Featuring: The Honorable Tom Vilsack, U.S. Secretary Agriculture (confirmed)
The Honorable Jay Nixon, Governor of Missouri (confirmed)
The Honorable Amy Klobuchar, U.S. Senate (confirmed)
The Honorable Jerry Moran, U.S. Senate (invited)
The Honorable Sam Farr, U.S. House of Representatives (confirmed)
The Honorable Kevin Cramer, U.S. House of Representatives (confirmed)
The Honorable Rodney Davis, U.S. House of Representatives (confirmed)

When: Thursday, January 8, 2015
2:00 p.m. to 3:30 p.m.

Where: National Press Club
529 14th St. NW, 13th Floor
Washington, DC 20045

USACC Members: American Farm Bureau Federation, American Soybean Association, Corn Refiners Association, Illinois Cuba Working Group, Illinois Soybean Growers, Illinois Farm Bureau, International Dairy Foods Association, National Association of State Departments of Agriculture, National Association of Wheat Growers, National Barley Growers Association, National Chicken Council, National Corn Growers Association, National Council of Farmer Cooperatives, National Farmers Union, National Grain and Feed Association, National Sorghum Producers, National Milk Producers Federation, National Oilseed Processors Association, National Turkey Federation, North American Export Grain Association, North American Meat Institute, Soyfoods Association of North America, United Soybean Export Council, US Canola Association, US Dairy Export Council, US Dry Bean Council, US Wheat Associates, USA Rice Federation, Chicago Foods International, Cargill and CoBank.

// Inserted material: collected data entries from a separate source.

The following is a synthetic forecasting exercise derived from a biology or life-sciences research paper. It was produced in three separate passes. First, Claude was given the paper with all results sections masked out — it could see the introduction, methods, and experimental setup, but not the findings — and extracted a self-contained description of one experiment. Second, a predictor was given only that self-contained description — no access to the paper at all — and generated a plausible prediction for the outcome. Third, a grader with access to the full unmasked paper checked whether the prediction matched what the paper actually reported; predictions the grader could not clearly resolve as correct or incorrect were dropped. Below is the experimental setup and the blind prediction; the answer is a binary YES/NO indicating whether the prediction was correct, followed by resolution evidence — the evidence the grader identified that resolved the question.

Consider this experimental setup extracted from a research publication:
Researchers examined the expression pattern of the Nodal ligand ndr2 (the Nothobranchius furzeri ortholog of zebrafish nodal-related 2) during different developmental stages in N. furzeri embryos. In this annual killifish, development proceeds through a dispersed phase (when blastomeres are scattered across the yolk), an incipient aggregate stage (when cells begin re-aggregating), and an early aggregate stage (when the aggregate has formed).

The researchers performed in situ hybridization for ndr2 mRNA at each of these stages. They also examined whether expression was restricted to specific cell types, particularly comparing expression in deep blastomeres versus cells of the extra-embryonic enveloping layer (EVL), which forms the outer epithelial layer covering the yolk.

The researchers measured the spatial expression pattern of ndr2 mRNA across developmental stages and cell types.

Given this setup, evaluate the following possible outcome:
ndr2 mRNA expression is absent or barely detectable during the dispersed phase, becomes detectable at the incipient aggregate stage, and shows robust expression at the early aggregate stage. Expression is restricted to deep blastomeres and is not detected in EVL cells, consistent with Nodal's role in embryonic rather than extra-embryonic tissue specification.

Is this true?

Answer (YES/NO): NO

5 thoughts on “US Business Coalition Wants Congress to End Embargo on Cuba

  • I’m surprised at you Circles. …Right or wrong, he is only expressing his opinion.

  • Mr. know-it-all. Let the US corprations speak for themselves they probably know their business better than someone with nothing to do with the trade. Otherwise the only conclusion is that Griffin knows all and the dozens of corporate and business CEOs demanding open trade with Cuba are all dupes.

  • US agricultural producers are already allowed to sell food to Cuba. They don’t need the embargo to be dropped to continue selling to Cuba. So what is the point of their campaign?

    Is it to get rid of the current US ban on selling to Cuba on credit? Currently, the Cuban government must pay cash for US food purchases. If the US companies are allowed to sell food to Cuba on credit, the Cubans will do what they have long done to European and Canadian suppliers: run up their tab, stretch out their payments, and eventually default on their debt.

    Do these US companies really want to lose money on a proven bad credit risk?

  • Again….what is your “point”

  • President Calvin Coolidge, in 1925, said “the business of American is business”. It should come as no surprise to anyone who understands the nature of US economic prowess is that business is amoral, neither good or bad, only profitable or non-profitable. These agricultural organizations are paid to find new markets for their member businesses or expand existing ones. They would open negotiations with the Devil himself if there was money to be made. By no means are these agricultural concerns interested in giving food to Cuba for free or at a loss of profit. Cuba is pressed to spend almost $2 billion this year to provide 80% of the food that Cubans consume. That $2 billion is a drop in the bucket for this coalition. Nonetheless, it is a new market for American producers and therefore worth chasing. I just don’t see these groups putting too much effort in trying to selling cornflakes to Cuba. Time will tell.